Les fondements de la laïcité en France
Les fondements de la laïcité en France
La laïcité est une spécificité française dans le rapport aux religions.
Ce principe a été posé dès la Révolution française et a été consacré en 1905 avec la loi de séparation de l’Église et de l’État.
Définitions et enjeux
Définitions et enjeux
Comprendre précisément ce qui définit la laïcité en France permet de mieux en cerner les problématiques dans un cadre d’enseignement moral et civique.
Laïcité :
Conception de l’organisation de la société visant à la neutralité réciproque entre les pouvoirs politiques et religieux.
La laïcité s’oppose au cléricalisme, c’est-à-dire à l’influence des clergés et des mouvements religieux sur la vie publique et politique. La laïcité garantit également la liberté de conscience qui permet aux êtres humains de s’épanouir en tant qu'individus et citoyens dans une société.
- Concrètement, cette neutralité est permise par le principe de séparation des Églises et de l’État, notamment dans le domaine de l’enseignement.
Ainsi, en France, depuis la loi de 1905, l’État ne peut pas intervenir dans les affaires religieuses, que ce soit dans la nomination ou la rémunération des prêtres, l’achat ou le financement d’édifices religieux. De plus, les agents du service public ne peuvent pas afficher leur appartenance religieuse.
Et inversement, la religion n’intervient pas dans les affaires de l’État, puisqu’elle n’occupe qu’un rôle consultatif, qui ne vaut pas moins ou plus que celui de n’importe quel citoyen ou citoyenne. Dans les débats sociétaux, sur la fin de vie par exemple, la religion ne dispose plus de moyens de pression aussi forts que par le passé (exemple de l’Église catholique avant la loi de 1905). Sa sphère d’influence est donc limitée.
En d’autres termes, en France, la République et la religion vivent à part l’une de l’autre, en limitant autant que possible les interactions entre elles.

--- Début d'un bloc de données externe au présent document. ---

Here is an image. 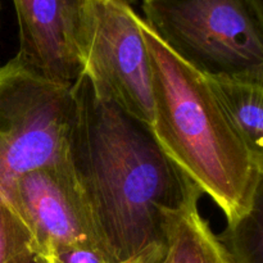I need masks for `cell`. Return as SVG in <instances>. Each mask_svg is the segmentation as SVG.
Here are the masks:
<instances>
[{"mask_svg":"<svg viewBox=\"0 0 263 263\" xmlns=\"http://www.w3.org/2000/svg\"><path fill=\"white\" fill-rule=\"evenodd\" d=\"M66 159L95 251L126 261L164 241L163 211L195 185L166 156L151 127L100 99L85 76L72 86Z\"/></svg>","mask_w":263,"mask_h":263,"instance_id":"cell-1","label":"cell"},{"mask_svg":"<svg viewBox=\"0 0 263 263\" xmlns=\"http://www.w3.org/2000/svg\"><path fill=\"white\" fill-rule=\"evenodd\" d=\"M151 69V131L180 171L222 211L226 222L248 215L262 195L263 157L226 117L207 77L175 53L141 18Z\"/></svg>","mask_w":263,"mask_h":263,"instance_id":"cell-2","label":"cell"},{"mask_svg":"<svg viewBox=\"0 0 263 263\" xmlns=\"http://www.w3.org/2000/svg\"><path fill=\"white\" fill-rule=\"evenodd\" d=\"M144 22L205 76L263 79V17L248 0H143Z\"/></svg>","mask_w":263,"mask_h":263,"instance_id":"cell-3","label":"cell"},{"mask_svg":"<svg viewBox=\"0 0 263 263\" xmlns=\"http://www.w3.org/2000/svg\"><path fill=\"white\" fill-rule=\"evenodd\" d=\"M72 87L45 81L15 58L0 66V193L33 168L66 161Z\"/></svg>","mask_w":263,"mask_h":263,"instance_id":"cell-4","label":"cell"},{"mask_svg":"<svg viewBox=\"0 0 263 263\" xmlns=\"http://www.w3.org/2000/svg\"><path fill=\"white\" fill-rule=\"evenodd\" d=\"M82 76L100 99L151 127V69L141 17L127 0H90L81 39Z\"/></svg>","mask_w":263,"mask_h":263,"instance_id":"cell-5","label":"cell"},{"mask_svg":"<svg viewBox=\"0 0 263 263\" xmlns=\"http://www.w3.org/2000/svg\"><path fill=\"white\" fill-rule=\"evenodd\" d=\"M0 197L30 233L36 256L72 248L95 249L67 159L25 172Z\"/></svg>","mask_w":263,"mask_h":263,"instance_id":"cell-6","label":"cell"},{"mask_svg":"<svg viewBox=\"0 0 263 263\" xmlns=\"http://www.w3.org/2000/svg\"><path fill=\"white\" fill-rule=\"evenodd\" d=\"M90 0H13L20 27L15 61L30 73L72 87L84 73L81 39Z\"/></svg>","mask_w":263,"mask_h":263,"instance_id":"cell-7","label":"cell"},{"mask_svg":"<svg viewBox=\"0 0 263 263\" xmlns=\"http://www.w3.org/2000/svg\"><path fill=\"white\" fill-rule=\"evenodd\" d=\"M203 193L197 186L182 205L163 211L164 256L161 263H233L228 252L200 215Z\"/></svg>","mask_w":263,"mask_h":263,"instance_id":"cell-8","label":"cell"},{"mask_svg":"<svg viewBox=\"0 0 263 263\" xmlns=\"http://www.w3.org/2000/svg\"><path fill=\"white\" fill-rule=\"evenodd\" d=\"M205 77L241 140L263 157V79L229 74Z\"/></svg>","mask_w":263,"mask_h":263,"instance_id":"cell-9","label":"cell"},{"mask_svg":"<svg viewBox=\"0 0 263 263\" xmlns=\"http://www.w3.org/2000/svg\"><path fill=\"white\" fill-rule=\"evenodd\" d=\"M262 195L253 210L217 236L233 263H263Z\"/></svg>","mask_w":263,"mask_h":263,"instance_id":"cell-10","label":"cell"},{"mask_svg":"<svg viewBox=\"0 0 263 263\" xmlns=\"http://www.w3.org/2000/svg\"><path fill=\"white\" fill-rule=\"evenodd\" d=\"M33 256L30 233L9 203L0 197V263H23Z\"/></svg>","mask_w":263,"mask_h":263,"instance_id":"cell-11","label":"cell"},{"mask_svg":"<svg viewBox=\"0 0 263 263\" xmlns=\"http://www.w3.org/2000/svg\"><path fill=\"white\" fill-rule=\"evenodd\" d=\"M164 241L149 247L136 257L126 261H108L91 248H72L36 256L39 263H161L164 256Z\"/></svg>","mask_w":263,"mask_h":263,"instance_id":"cell-12","label":"cell"},{"mask_svg":"<svg viewBox=\"0 0 263 263\" xmlns=\"http://www.w3.org/2000/svg\"><path fill=\"white\" fill-rule=\"evenodd\" d=\"M251 3V5L253 7V9L258 13L259 15L263 17V0H248Z\"/></svg>","mask_w":263,"mask_h":263,"instance_id":"cell-13","label":"cell"},{"mask_svg":"<svg viewBox=\"0 0 263 263\" xmlns=\"http://www.w3.org/2000/svg\"><path fill=\"white\" fill-rule=\"evenodd\" d=\"M23 263H39V261H37V258H36V256H33V257H31L30 259H27V261H25Z\"/></svg>","mask_w":263,"mask_h":263,"instance_id":"cell-14","label":"cell"}]
</instances>
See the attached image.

La loi de séparation de l’Église et de l’État de 1905
La loi de séparation de l’Église et de l’État de 1905
Après la victoire de la gauche aux élections législatives de 1902, le gouvernement formé par Émile Combes fait de l’instauration de la laïcité républicaine une ligne directrice de son programme politique.

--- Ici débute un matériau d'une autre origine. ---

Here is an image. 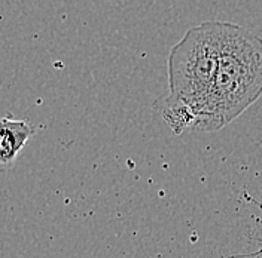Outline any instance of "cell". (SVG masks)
<instances>
[{
	"label": "cell",
	"mask_w": 262,
	"mask_h": 258,
	"mask_svg": "<svg viewBox=\"0 0 262 258\" xmlns=\"http://www.w3.org/2000/svg\"><path fill=\"white\" fill-rule=\"evenodd\" d=\"M217 25L219 64L207 132L231 123L262 95V37L240 24Z\"/></svg>",
	"instance_id": "cell-1"
},
{
	"label": "cell",
	"mask_w": 262,
	"mask_h": 258,
	"mask_svg": "<svg viewBox=\"0 0 262 258\" xmlns=\"http://www.w3.org/2000/svg\"><path fill=\"white\" fill-rule=\"evenodd\" d=\"M217 64V21H206L188 29L168 54L170 94L163 99L189 109L195 119L194 131L207 132Z\"/></svg>",
	"instance_id": "cell-2"
},
{
	"label": "cell",
	"mask_w": 262,
	"mask_h": 258,
	"mask_svg": "<svg viewBox=\"0 0 262 258\" xmlns=\"http://www.w3.org/2000/svg\"><path fill=\"white\" fill-rule=\"evenodd\" d=\"M34 134V128L29 120H16L3 117L0 122V166L3 171L9 169L21 150Z\"/></svg>",
	"instance_id": "cell-3"
}]
</instances>
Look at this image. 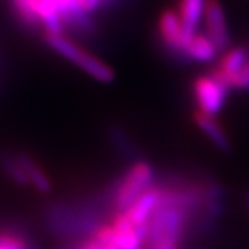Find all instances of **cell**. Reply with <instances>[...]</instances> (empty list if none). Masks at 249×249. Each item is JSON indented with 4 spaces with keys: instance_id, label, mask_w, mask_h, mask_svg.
<instances>
[{
    "instance_id": "1",
    "label": "cell",
    "mask_w": 249,
    "mask_h": 249,
    "mask_svg": "<svg viewBox=\"0 0 249 249\" xmlns=\"http://www.w3.org/2000/svg\"><path fill=\"white\" fill-rule=\"evenodd\" d=\"M44 41L53 51H56L68 62L80 68L90 78L102 84H110L116 80L114 69L108 63L102 62L92 53L81 48L72 39L65 36V33H45Z\"/></svg>"
},
{
    "instance_id": "2",
    "label": "cell",
    "mask_w": 249,
    "mask_h": 249,
    "mask_svg": "<svg viewBox=\"0 0 249 249\" xmlns=\"http://www.w3.org/2000/svg\"><path fill=\"white\" fill-rule=\"evenodd\" d=\"M155 185V170L146 161H135L111 192V206L116 212L129 209L141 195Z\"/></svg>"
},
{
    "instance_id": "3",
    "label": "cell",
    "mask_w": 249,
    "mask_h": 249,
    "mask_svg": "<svg viewBox=\"0 0 249 249\" xmlns=\"http://www.w3.org/2000/svg\"><path fill=\"white\" fill-rule=\"evenodd\" d=\"M192 93L201 113L216 116L225 104L228 87L213 74L200 75L192 83Z\"/></svg>"
},
{
    "instance_id": "4",
    "label": "cell",
    "mask_w": 249,
    "mask_h": 249,
    "mask_svg": "<svg viewBox=\"0 0 249 249\" xmlns=\"http://www.w3.org/2000/svg\"><path fill=\"white\" fill-rule=\"evenodd\" d=\"M158 32L164 45L176 53L183 54L185 47L189 41L186 36L179 14L174 9H165L158 20Z\"/></svg>"
},
{
    "instance_id": "5",
    "label": "cell",
    "mask_w": 249,
    "mask_h": 249,
    "mask_svg": "<svg viewBox=\"0 0 249 249\" xmlns=\"http://www.w3.org/2000/svg\"><path fill=\"white\" fill-rule=\"evenodd\" d=\"M206 35L215 44L218 51H224L228 47V27L225 21V14L218 0H207L204 11Z\"/></svg>"
},
{
    "instance_id": "6",
    "label": "cell",
    "mask_w": 249,
    "mask_h": 249,
    "mask_svg": "<svg viewBox=\"0 0 249 249\" xmlns=\"http://www.w3.org/2000/svg\"><path fill=\"white\" fill-rule=\"evenodd\" d=\"M161 198H162V185H153L129 209L124 210V213H126L131 222L137 228H144L147 227L149 219L158 209L159 203H161Z\"/></svg>"
},
{
    "instance_id": "7",
    "label": "cell",
    "mask_w": 249,
    "mask_h": 249,
    "mask_svg": "<svg viewBox=\"0 0 249 249\" xmlns=\"http://www.w3.org/2000/svg\"><path fill=\"white\" fill-rule=\"evenodd\" d=\"M60 12L63 24L80 33H92L95 26L90 20V14H87L78 3V0H50Z\"/></svg>"
},
{
    "instance_id": "8",
    "label": "cell",
    "mask_w": 249,
    "mask_h": 249,
    "mask_svg": "<svg viewBox=\"0 0 249 249\" xmlns=\"http://www.w3.org/2000/svg\"><path fill=\"white\" fill-rule=\"evenodd\" d=\"M207 0H180L179 2V18L185 29L186 36L191 38L197 33V29L204 18Z\"/></svg>"
},
{
    "instance_id": "9",
    "label": "cell",
    "mask_w": 249,
    "mask_h": 249,
    "mask_svg": "<svg viewBox=\"0 0 249 249\" xmlns=\"http://www.w3.org/2000/svg\"><path fill=\"white\" fill-rule=\"evenodd\" d=\"M194 123L197 124L198 129L215 144L219 150H228L230 149V140L225 134L224 128L213 119V116L204 114L200 110L194 111Z\"/></svg>"
},
{
    "instance_id": "10",
    "label": "cell",
    "mask_w": 249,
    "mask_h": 249,
    "mask_svg": "<svg viewBox=\"0 0 249 249\" xmlns=\"http://www.w3.org/2000/svg\"><path fill=\"white\" fill-rule=\"evenodd\" d=\"M218 50L215 47V44L212 42V39L204 33H195L194 36L189 38L185 51H183V56L195 60V62H212L213 59L216 57L218 54Z\"/></svg>"
},
{
    "instance_id": "11",
    "label": "cell",
    "mask_w": 249,
    "mask_h": 249,
    "mask_svg": "<svg viewBox=\"0 0 249 249\" xmlns=\"http://www.w3.org/2000/svg\"><path fill=\"white\" fill-rule=\"evenodd\" d=\"M20 158V162L27 174V179H29V185H32L35 189L41 194H47L51 189V179L48 177V174L44 171V168L35 161V159L23 152L17 153Z\"/></svg>"
},
{
    "instance_id": "12",
    "label": "cell",
    "mask_w": 249,
    "mask_h": 249,
    "mask_svg": "<svg viewBox=\"0 0 249 249\" xmlns=\"http://www.w3.org/2000/svg\"><path fill=\"white\" fill-rule=\"evenodd\" d=\"M0 167H2L3 173L14 183L20 185V186L29 185L27 174H26V171L20 162V158L17 153H6V152L0 153Z\"/></svg>"
},
{
    "instance_id": "13",
    "label": "cell",
    "mask_w": 249,
    "mask_h": 249,
    "mask_svg": "<svg viewBox=\"0 0 249 249\" xmlns=\"http://www.w3.org/2000/svg\"><path fill=\"white\" fill-rule=\"evenodd\" d=\"M0 249H30L20 231L0 230Z\"/></svg>"
},
{
    "instance_id": "14",
    "label": "cell",
    "mask_w": 249,
    "mask_h": 249,
    "mask_svg": "<svg viewBox=\"0 0 249 249\" xmlns=\"http://www.w3.org/2000/svg\"><path fill=\"white\" fill-rule=\"evenodd\" d=\"M228 87L230 89L231 87L233 89H249V60L237 74H234L230 78Z\"/></svg>"
},
{
    "instance_id": "15",
    "label": "cell",
    "mask_w": 249,
    "mask_h": 249,
    "mask_svg": "<svg viewBox=\"0 0 249 249\" xmlns=\"http://www.w3.org/2000/svg\"><path fill=\"white\" fill-rule=\"evenodd\" d=\"M117 2V0H78L80 6L87 12V14H93L99 11L104 6H108L111 3Z\"/></svg>"
},
{
    "instance_id": "16",
    "label": "cell",
    "mask_w": 249,
    "mask_h": 249,
    "mask_svg": "<svg viewBox=\"0 0 249 249\" xmlns=\"http://www.w3.org/2000/svg\"><path fill=\"white\" fill-rule=\"evenodd\" d=\"M72 249H102V245L90 236L89 239H83L81 242H78Z\"/></svg>"
},
{
    "instance_id": "17",
    "label": "cell",
    "mask_w": 249,
    "mask_h": 249,
    "mask_svg": "<svg viewBox=\"0 0 249 249\" xmlns=\"http://www.w3.org/2000/svg\"><path fill=\"white\" fill-rule=\"evenodd\" d=\"M248 204H249V197H248Z\"/></svg>"
}]
</instances>
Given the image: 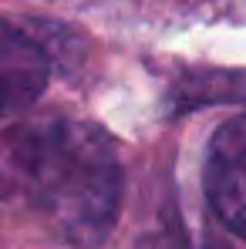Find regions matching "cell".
<instances>
[{
    "mask_svg": "<svg viewBox=\"0 0 246 249\" xmlns=\"http://www.w3.org/2000/svg\"><path fill=\"white\" fill-rule=\"evenodd\" d=\"M51 54L34 34L0 20V115L31 108L47 88Z\"/></svg>",
    "mask_w": 246,
    "mask_h": 249,
    "instance_id": "cell-3",
    "label": "cell"
},
{
    "mask_svg": "<svg viewBox=\"0 0 246 249\" xmlns=\"http://www.w3.org/2000/svg\"><path fill=\"white\" fill-rule=\"evenodd\" d=\"M206 196L212 212L246 239V115L212 135L206 155Z\"/></svg>",
    "mask_w": 246,
    "mask_h": 249,
    "instance_id": "cell-2",
    "label": "cell"
},
{
    "mask_svg": "<svg viewBox=\"0 0 246 249\" xmlns=\"http://www.w3.org/2000/svg\"><path fill=\"white\" fill-rule=\"evenodd\" d=\"M0 182L75 246H98L112 232L122 199L112 142L75 118H34L7 131L0 138Z\"/></svg>",
    "mask_w": 246,
    "mask_h": 249,
    "instance_id": "cell-1",
    "label": "cell"
}]
</instances>
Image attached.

Le Vatican voit l’initiative française d’un très mauvais œil, si bien que les relations diplomatiques sont rompues avec la France en 1904.
- Finalement, après de longues discussions et concertations sur la manière dont la loi devrait être concrétisée, celle-ci est enfin votée en 1905 dans un contexte de vives tensions entre partisans et opposants.
C’est donc par le vote de la loi de 1905 que la France consacra la laïcité, séparant de fait l’Église et l’État dans un contexte où la foi catholique était encore très présente dans le quotidien des Françaises et des Français.
Caricature de 1905 représentant le ministre Bienvenu-Martin (au milieu) séparant l’Église (à gauche) et la République (à droite)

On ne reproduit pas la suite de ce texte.